The petitioner filed a return in pursuance of the notice of the Collector who was competent authority in this case. According to this return the petitioner held 154 Bighas, 10 Biswas of land in Chak Mahu, 77 Bighas, 7 Biswas in village Perwasa and no land in village Mahmuda. The competent authority, however, held that the petitioner holds 297 Bighas, 19 Biswas of land, that is 117.77 acres, and making an allowance for the petitioner and his dependents, 65.66 acres were declared surplus. Being aggrieved by this order the petitioner filed an appeal before the Commissioner, Bhopal Division, which was dismissed by the learned Additional Commissioner. The petitioner then went up in revision against the appellate order but his revision petition was rejected by the Board on the ground that it was not maintainable as no revision lies against an appellate order under the Act (vide Annexure 'A'). Being aggrieved by the aforesaid order the petitioner has filed this petition praying that the impugned order of the Board may be set aside and an appropriate writ be issued to the Board to hear the revision petitions on merits.
No returns have been filed on behalf of the non-petitioners No. 1 and 2 i.e. the Board and the Additional Commissioner, Bhopal. The non-petitioners Nos. 3 and 4, namely, the Collector Vidisha, and the State of M.P.have filed a return in which it has been contended that the revision petitions were rightly dismissed as no revision lies against the said orders. It was also urged that the petitioner ought to have filed two separate petitions as the impugned order (Annexure 'A') deals with two separate revisions against two distinct orders.
(3.) WE are unable to accept the contention of the non-petitioners that the petitioner could not challenge the impugned order as a whole which disposed of two separate revision petilions particularly because both the petitions arise out of the proceedings under the Ceiling on Agricultural Holdings Act, 1960, against the petitioner and they were disposed of by a common order and the questions of law involved are almost identical.

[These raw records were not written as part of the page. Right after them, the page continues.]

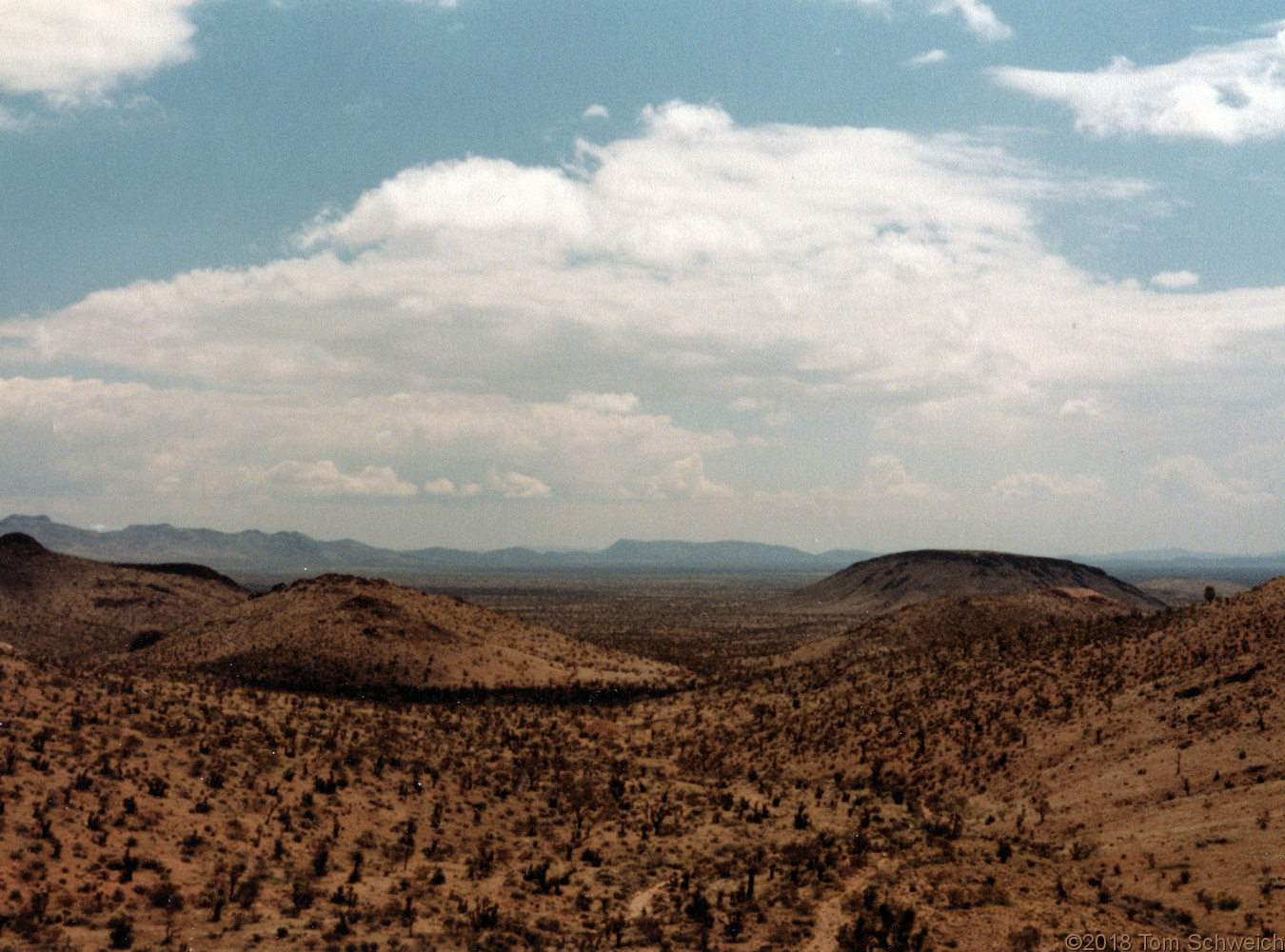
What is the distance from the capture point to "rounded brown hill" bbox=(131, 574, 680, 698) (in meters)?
52.5

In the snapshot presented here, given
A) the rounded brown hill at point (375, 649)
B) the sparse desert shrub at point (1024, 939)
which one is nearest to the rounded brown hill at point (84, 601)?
the rounded brown hill at point (375, 649)

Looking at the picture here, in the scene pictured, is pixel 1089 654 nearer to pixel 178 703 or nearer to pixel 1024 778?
pixel 1024 778

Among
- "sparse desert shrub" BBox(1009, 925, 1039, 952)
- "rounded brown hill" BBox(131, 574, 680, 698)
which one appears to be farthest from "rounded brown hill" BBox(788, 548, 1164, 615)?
"sparse desert shrub" BBox(1009, 925, 1039, 952)

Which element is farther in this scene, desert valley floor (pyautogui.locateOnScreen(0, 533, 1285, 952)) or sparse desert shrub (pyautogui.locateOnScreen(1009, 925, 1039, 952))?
desert valley floor (pyautogui.locateOnScreen(0, 533, 1285, 952))

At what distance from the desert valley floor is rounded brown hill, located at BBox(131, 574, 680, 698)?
1.39 ft

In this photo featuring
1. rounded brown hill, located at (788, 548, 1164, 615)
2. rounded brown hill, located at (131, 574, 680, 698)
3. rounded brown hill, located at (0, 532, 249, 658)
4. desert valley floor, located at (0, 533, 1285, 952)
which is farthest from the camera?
rounded brown hill, located at (788, 548, 1164, 615)

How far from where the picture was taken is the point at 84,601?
83.7 m

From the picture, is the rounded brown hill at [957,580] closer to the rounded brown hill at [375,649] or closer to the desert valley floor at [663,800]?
the rounded brown hill at [375,649]

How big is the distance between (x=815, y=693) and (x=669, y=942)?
28.8m

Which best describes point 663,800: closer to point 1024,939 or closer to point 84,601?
point 1024,939

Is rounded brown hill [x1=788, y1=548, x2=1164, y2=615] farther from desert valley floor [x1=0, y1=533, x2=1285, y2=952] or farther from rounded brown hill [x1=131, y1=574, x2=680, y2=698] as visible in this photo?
desert valley floor [x1=0, y1=533, x2=1285, y2=952]

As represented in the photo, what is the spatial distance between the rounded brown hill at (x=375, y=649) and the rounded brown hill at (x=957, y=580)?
87.7 metres

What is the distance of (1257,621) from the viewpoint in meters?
35.4

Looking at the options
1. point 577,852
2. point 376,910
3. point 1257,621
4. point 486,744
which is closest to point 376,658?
point 486,744
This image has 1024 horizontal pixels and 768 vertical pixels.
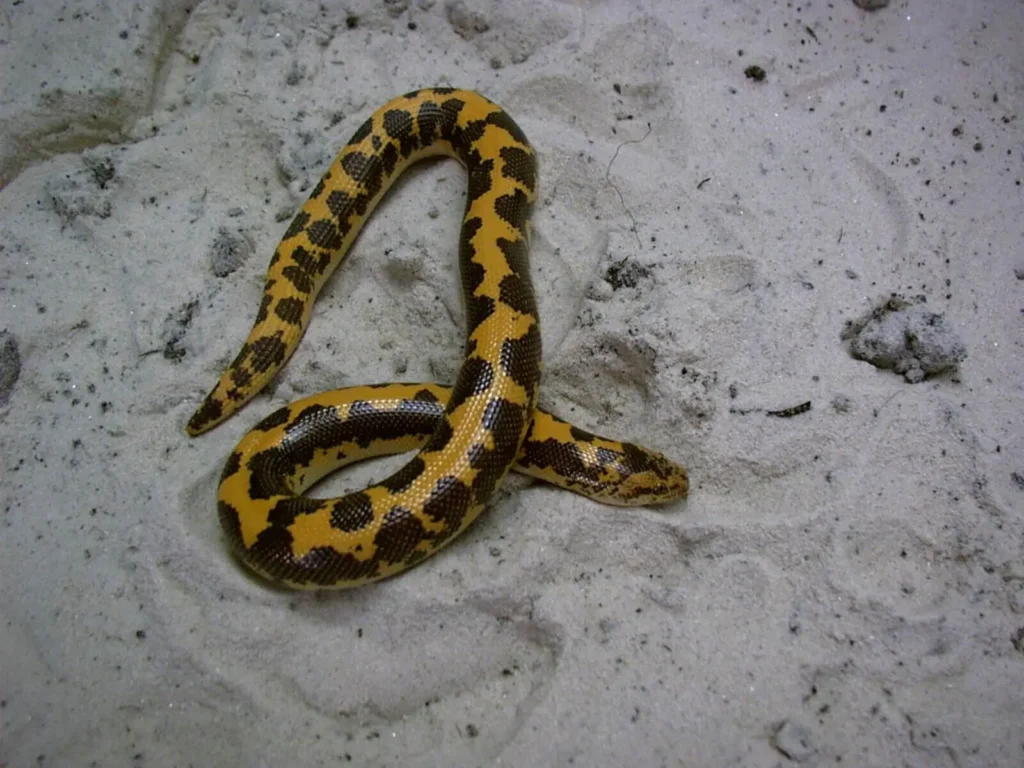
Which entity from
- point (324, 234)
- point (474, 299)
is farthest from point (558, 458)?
point (324, 234)

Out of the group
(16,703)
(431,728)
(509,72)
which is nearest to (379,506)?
(431,728)

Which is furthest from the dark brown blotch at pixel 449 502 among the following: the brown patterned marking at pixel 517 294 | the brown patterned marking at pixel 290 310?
the brown patterned marking at pixel 290 310

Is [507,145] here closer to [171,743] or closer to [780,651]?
[780,651]

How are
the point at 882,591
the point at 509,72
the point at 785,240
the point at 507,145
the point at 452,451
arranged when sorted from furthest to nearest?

As for the merits of the petition it is not necessary for us to go into the merits of the orders which the petitioner sought to challenge before the Board. The only point that arises for consideration in this case is whether the revision petitions filed by the petitioner before the Board were maintainable. The Board held that they were not maintainable in view of its decision in Satya Narayan v. Slate of M. P.(1968 RN 554) in which the earlier decision of the Board in shiv Govind v.State of M.P.(1968 RN 400) was relied upon. In the aforesaid decision it has been laid down by the Board as under :-
(i) An appeal or revision against an order of the Competent Authority under the Act lies to the Collector or the Commissioner as the persona designata and not the Court concerned; (ii) The intention of the Legislature to exclude the operation of section 50 of the M.P. Land Revenue Code (hereinafter referred to as the 'Code') from a case under the Ceiling Act, and from the language of sections 41 and 42 of the Act it is clear that the Legislature did not intend to provide revision against an order passed in appeal or revision in order to shorten the litigation.